▸ **PROBLEM DETAILS**: The entries contain pictures, which should not appear in the copy; everything else must be reproduced exactly.

========================

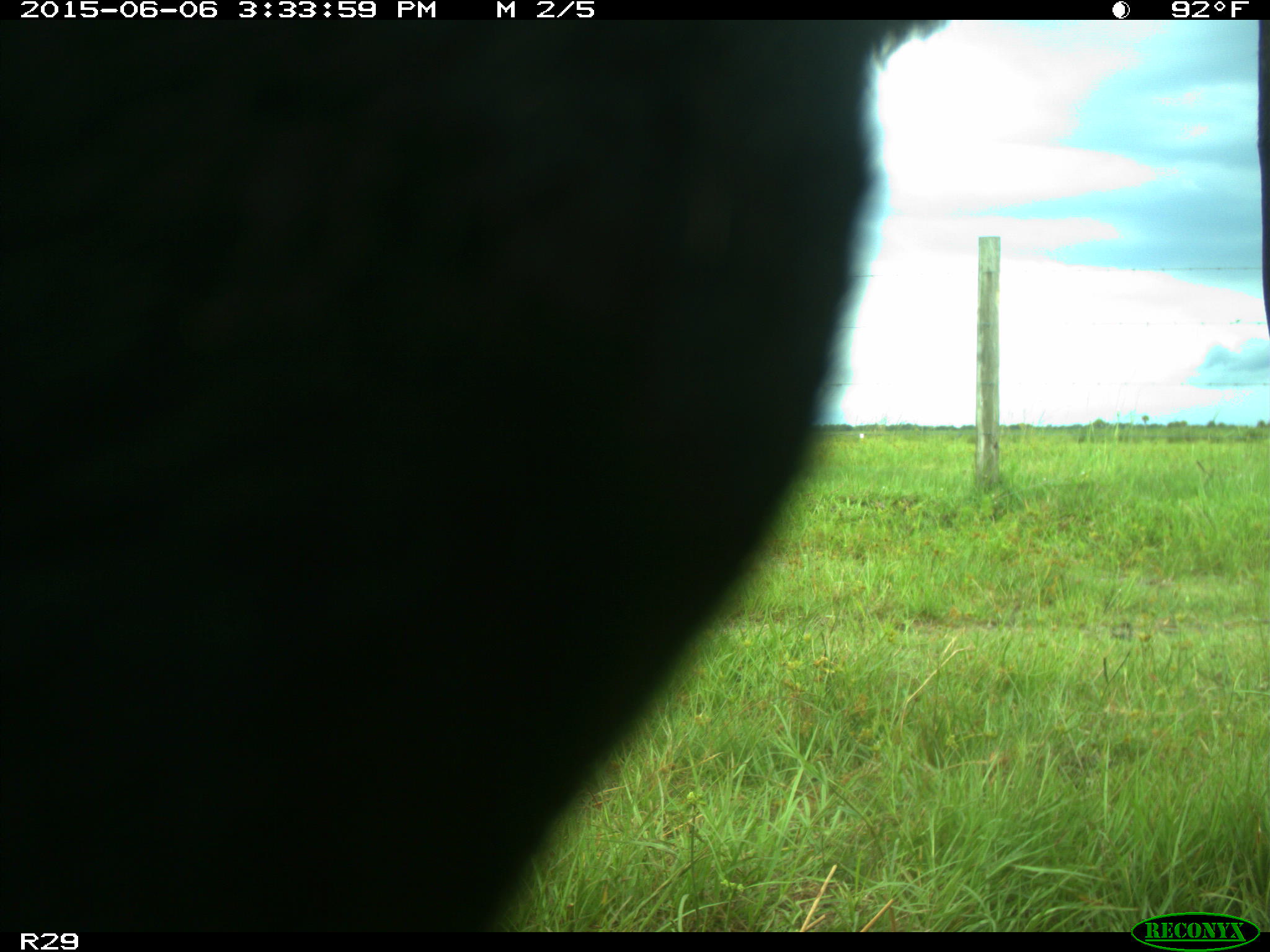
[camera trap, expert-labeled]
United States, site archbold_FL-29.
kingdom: Animalia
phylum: Chordata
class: Mammalia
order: Artiodactyla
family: Bovidae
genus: Bos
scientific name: Bos taurus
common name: domestic cow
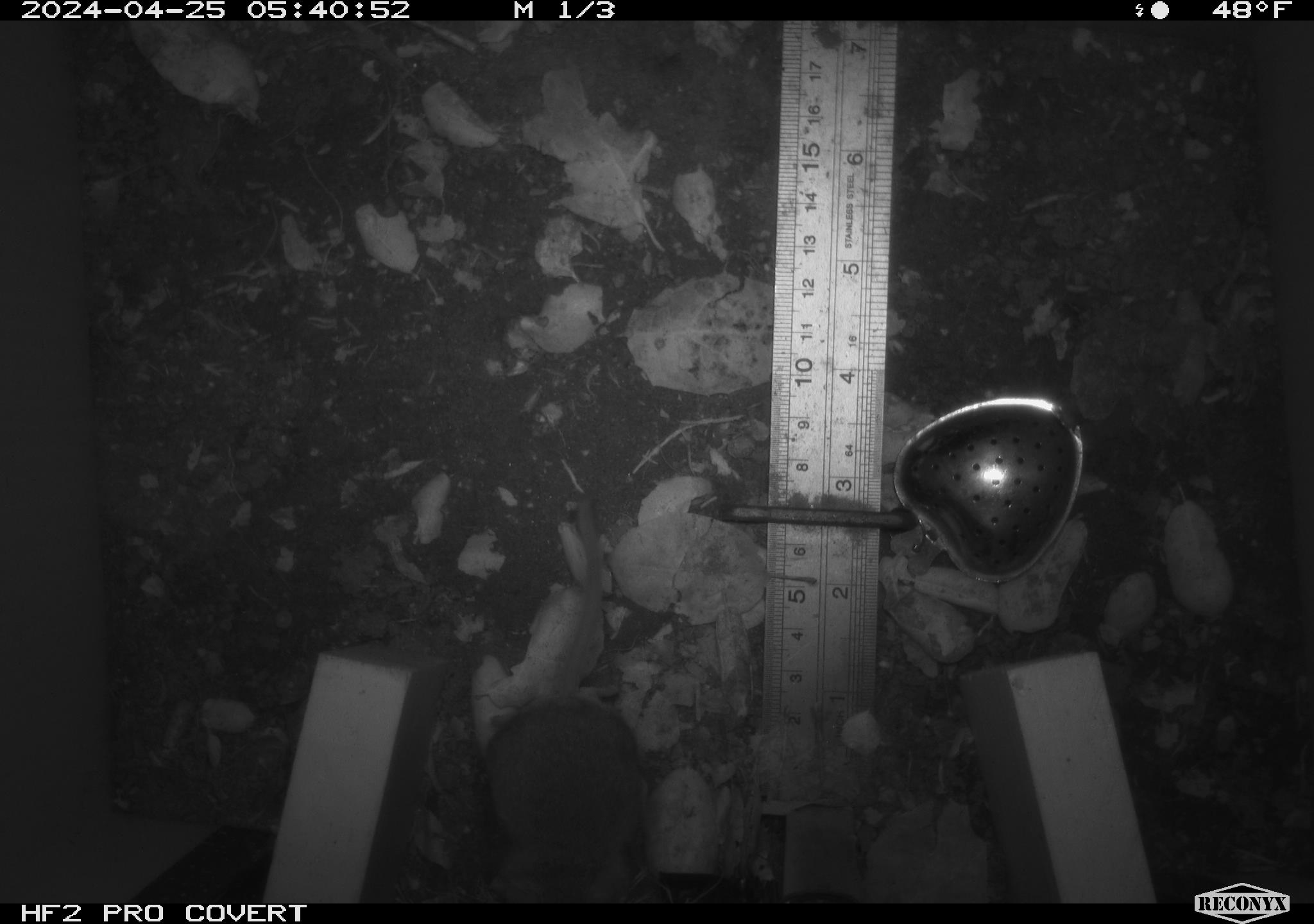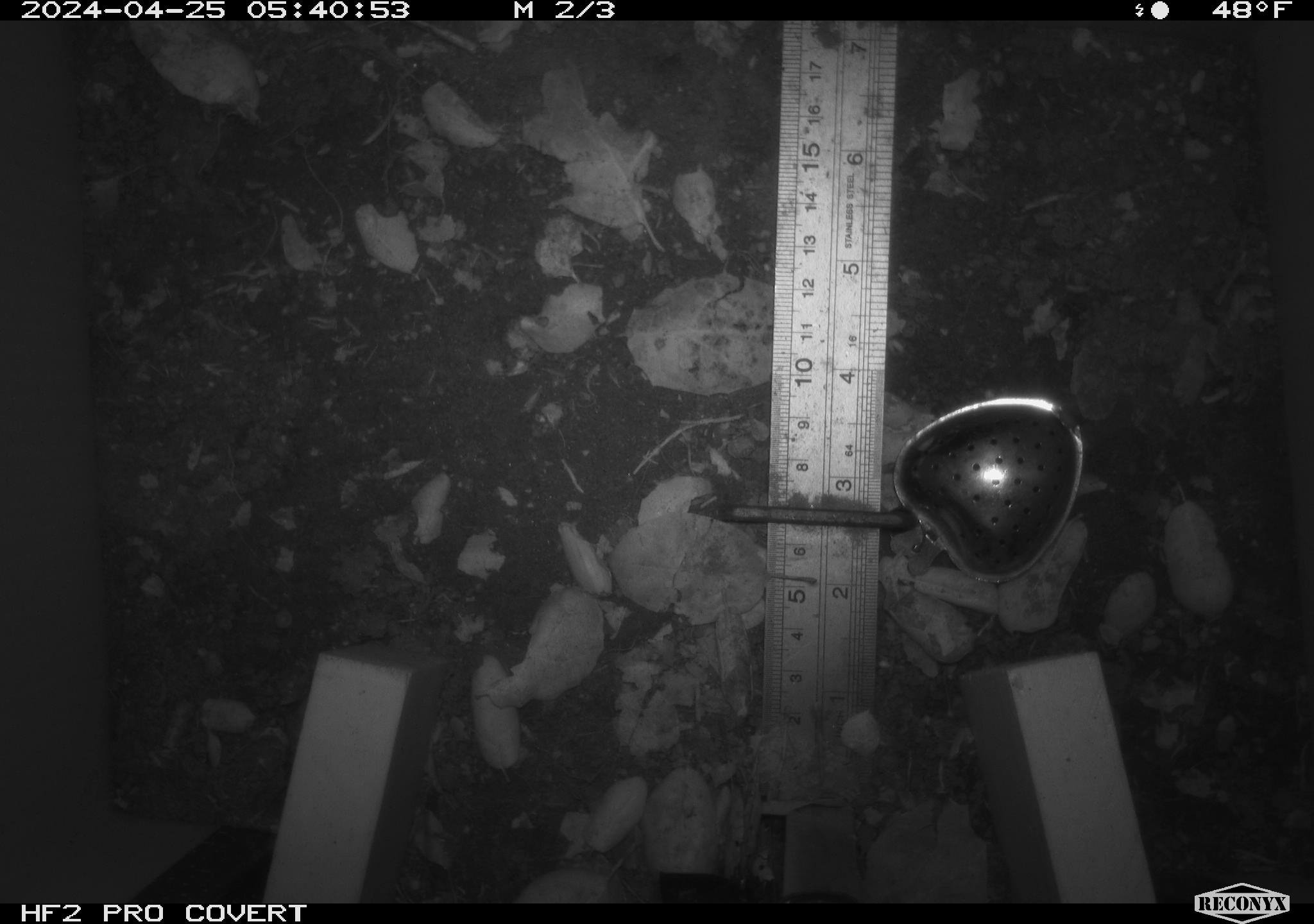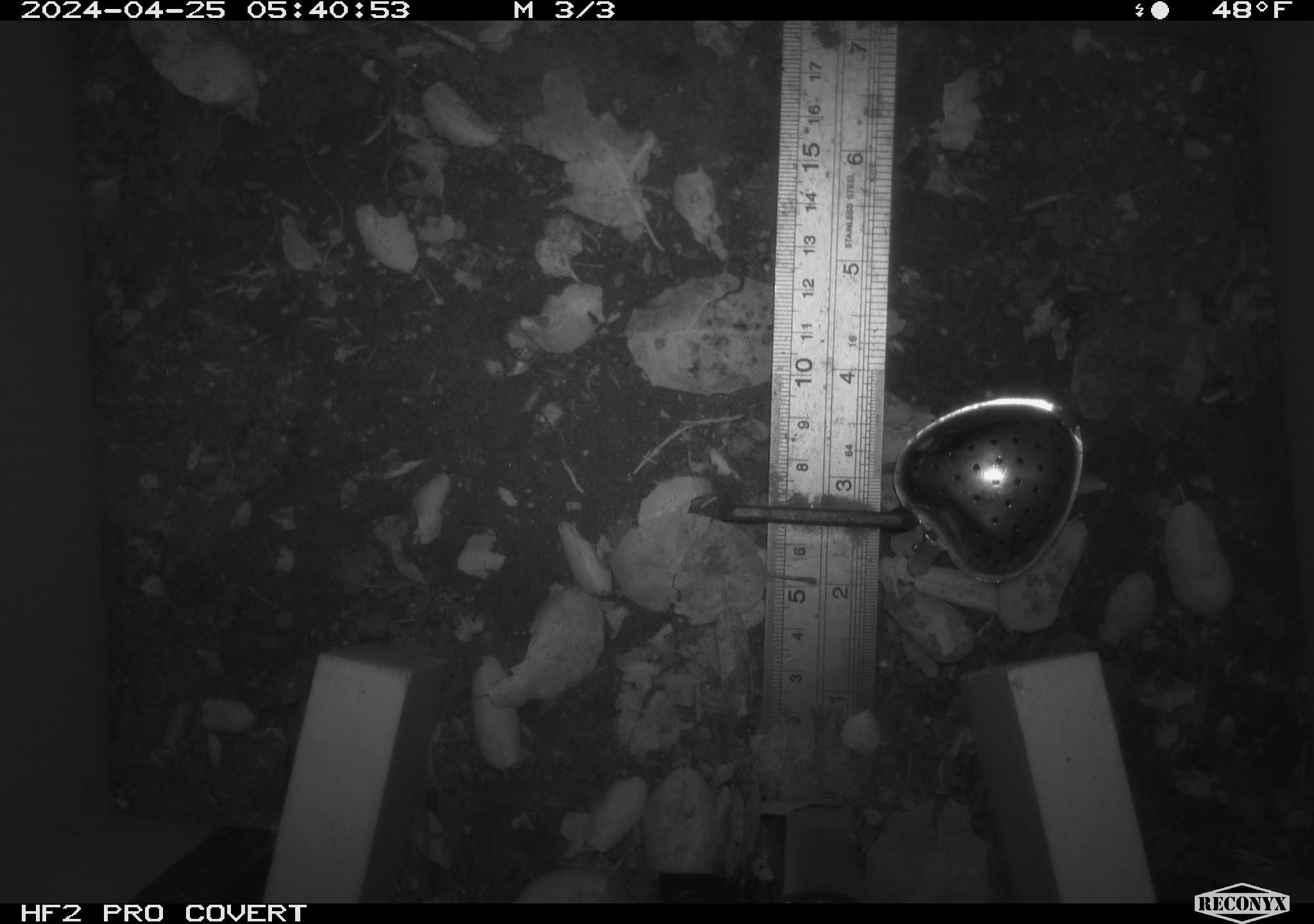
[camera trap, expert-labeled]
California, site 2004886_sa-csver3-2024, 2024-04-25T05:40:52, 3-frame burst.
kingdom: Animalia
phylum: Chordata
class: Mammalia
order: Rodentia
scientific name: Rodentia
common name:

========================

▸ **WRITTEN SOLUTION**:
[camera trap, expert-labeled]
United States, site archbold_FL-29.
kingdom: Animalia
phylum: Chordata
class: Mammalia
order: Artiodactyla
family: Bovidae
genus: Bos
scientific name: Bos taurus
common name: domestic cow
[camera trap, expert-labeled]
California, site 2004886_sa-csver3-2024, 2024-04-25T05:40:52, 3-frame burst.
kingdom: Animalia
phylum: Chordata
class: Mammalia
order: Rodentia
scientific name: Rodentia
common name:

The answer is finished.